Text block:
========================================================================

Re: catlytic converter off- no light

From: Jon Steiger (stei0302@cs.fredonia.edu)
Date: Wed Apr 14 1999 - 22:17:56 EDT


At 09:13 PM 4/14/99 , you wrote:
>okay, I'm confused. I just went over to my friends house who has a 98 v6.
>Another guy he knows was there with a 99 R/T. They both just cut the cats
>off and put a piece of pipe where it was. They didn't mess with the sensors
>anything. Cranked um up and the check engine light never came on. The guy
>with the six cranked his up with the cat before he put the pipe there to see
>what it would sound like and the light didn't come on. I have 99 5.2 and I
>want to do this too. Before I do, is this normal or is something going on to
>mess up the truck behind the scenes that we don't know about.
>

  When you say they "just" cut them off, did they just do it recently? If
so, give 'em some time... Firing up the engine after cutting off the cat
won't light the MIL. The engine doesn't even use the O2 sensors for about
5 mins or so. (until the conditions are present to enable closed loop
operation) Here's a list of the conditions that have to exist before the
computer checks the efficiency of the cat:
 
   Accumulated Drive Time
   Enable Time
   Ambient Air Temperature
   Catalyst Warm-up Counter
   Engine Coolant Temperature
   Accumulated Throttle Position Sensor
   Vehicle Speed
   MAP
   RPM
   Engine in closed loop
   Fuel level

   I'm not even sure what some of the above are, but as you can see, a lot
of conditions must be met before the cat is tested. At least 4 of those
are not present at startup (drive time, cooolant temp, vehicle speed,
closed loop). When all of the above are satisfied, the computer can run
the test. If it fails, the computer will try two more times during that
trip. If both fail, a pending code is stored. On the next trip, when all
of the above criteria are satisfied, the computer tries the test again. If
the test fails, the computer will try two more times. If both of those
fail, a code is generated, and the check engine light comes on.

========================================================================

Record list:
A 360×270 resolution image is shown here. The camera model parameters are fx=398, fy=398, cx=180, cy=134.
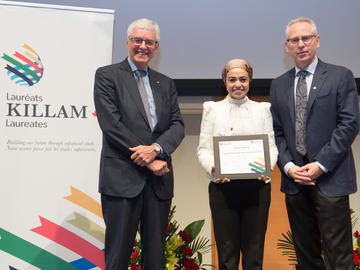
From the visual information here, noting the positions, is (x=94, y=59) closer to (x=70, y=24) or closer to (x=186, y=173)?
(x=70, y=24)

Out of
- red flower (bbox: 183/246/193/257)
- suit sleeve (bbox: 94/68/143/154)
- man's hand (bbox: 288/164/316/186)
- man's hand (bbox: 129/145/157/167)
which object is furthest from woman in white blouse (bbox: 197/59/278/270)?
red flower (bbox: 183/246/193/257)

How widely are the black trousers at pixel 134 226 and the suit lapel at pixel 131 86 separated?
17.3 inches

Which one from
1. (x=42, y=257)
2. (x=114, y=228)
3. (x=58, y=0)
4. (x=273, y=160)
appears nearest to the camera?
(x=114, y=228)

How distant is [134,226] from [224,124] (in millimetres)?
808

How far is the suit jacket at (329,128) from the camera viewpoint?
232 cm

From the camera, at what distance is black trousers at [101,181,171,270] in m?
2.21

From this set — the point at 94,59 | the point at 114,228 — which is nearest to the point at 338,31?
the point at 94,59

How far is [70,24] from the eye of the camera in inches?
123

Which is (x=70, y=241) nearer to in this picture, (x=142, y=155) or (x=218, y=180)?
(x=142, y=155)

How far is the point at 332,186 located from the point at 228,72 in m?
0.92

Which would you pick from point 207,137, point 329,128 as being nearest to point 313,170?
point 329,128

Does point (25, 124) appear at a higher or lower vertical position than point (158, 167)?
higher

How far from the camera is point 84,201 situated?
121 inches

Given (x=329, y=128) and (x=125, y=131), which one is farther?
(x=329, y=128)
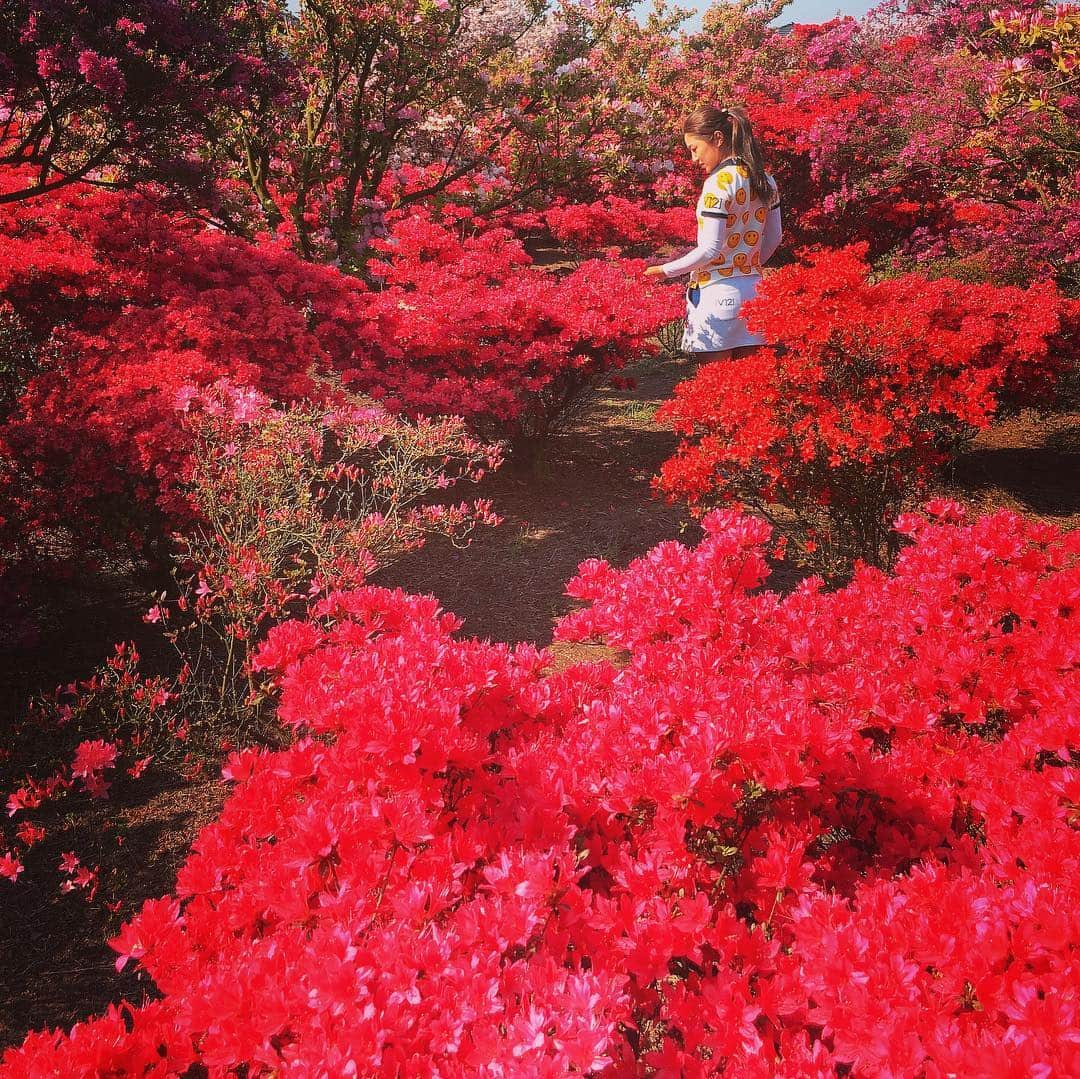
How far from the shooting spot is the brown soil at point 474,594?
2324 millimetres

========================================================================

Task prompt:
Copy the catalytic converter post word for word, starting at "Re: catlytic converter" and ending at "has a 98 v6.". This listing comes from a separate source.

Task response:
Re: catlytic converter off- no light

From: Jon Steiger (stei0302@cs.fredonia.edu)
Date: Wed Apr 14 1999 - 22:17:56 EDT


At 09:13 PM 4/14/99 , you wrote:
>okay, I'm confused. I just went over to my friends house who has a 98 v6.